[Text excerpt — start]

To reconstruct the image using trained model and to visualize block decomposition per scale like Fig. 4 in the paper, see [image_test.ipynb](image_test.ipynb) or [mesh_test.ipynb](mesh_test.ipynb)

Examples:










# :bulb: Implementation tricks

* Setting `num_workers=0` in dataloader increased the speed a lot.
* As suggested in *training details* on page 4, I implement parallel block inference by defining parameters of shape `(n_blocks, n_in, n_out)` and use `@` operator (same as `torch.bmm`) for faster inference.
* To perform block pruning efficiently, I create two copies of the same network, and continually train and prune one of them while copying the trained parameters to the target network (somehow like in reinforcement learning, e.g. DDPG). This allows the network as well as the optimizer to shrink, therefore achieve higher memory and speed performance.
* In validation, I perform inference in chunks like NeRF, and pass each chunk to cpu to reduce GPU memory usage.

# :gift_heart: Acknowledgement

* Pluto image: [NASA](https://solarsystem.nasa.gov/resources/933/true-colors-of-pluto/?category=planets/dwarf-planets_pluto)

* Shibuya image: [Trevor Dobson](https://www.flickr.com/photos/trevor_dobson_inefekt69/29314390837)

* Tokyo station image: [baroparo](https://pixabay.com/photos/tokyo-station-tokyo-station-japan-641769/?download)

* [Stanford scanning](http://graphics.stanford.edu/data/3Dscanrep/)

* [Turbosquid](https://www.turbosquid.com/)

# :question: Further readings

During a stream, my audience suggested me to test on this image with random pixels:

![random](https://user-images.githubusercontent.com/11364490/168567099-56c226a8-9f79-4710-9291-cc7ecef26f6d.png)

The default `32x32` patch size doesn't work well, since the texture varies too quickly inside a patch. Decreasing to `16x16` and increasing network hidden units make the network converge right away to `43.91 dB` under a minute. Surprisingly, with the other image reconstruction SOTA [instant-ngp](https://github.com/NVlabs/instant-ngp#image-of-einstein), the network is stuck at `17 dB` no matter how long I train.

![ngp-random](https://user-images.githubusercontent.com/11364490/168567783-40a9c123-01af-472c-9885-e52a778df18e.png)

Is this a possible weakness of instant-ngp? What effect could it bring to real application? You are welcome to test other methods to reconstruct this image!

[Text excerpt — finish]
[Data listing — start]

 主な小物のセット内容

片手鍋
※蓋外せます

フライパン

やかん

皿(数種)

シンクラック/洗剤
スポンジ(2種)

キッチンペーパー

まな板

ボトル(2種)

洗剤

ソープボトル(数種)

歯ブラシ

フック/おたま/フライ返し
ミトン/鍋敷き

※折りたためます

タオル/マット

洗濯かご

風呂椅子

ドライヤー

[Data listing — finish]

What you have to do: In the text excerpt above, which dataloader setting is said to have increased the speed a lot?

Result of the task: Setting `num_workers=0` in the dataloader.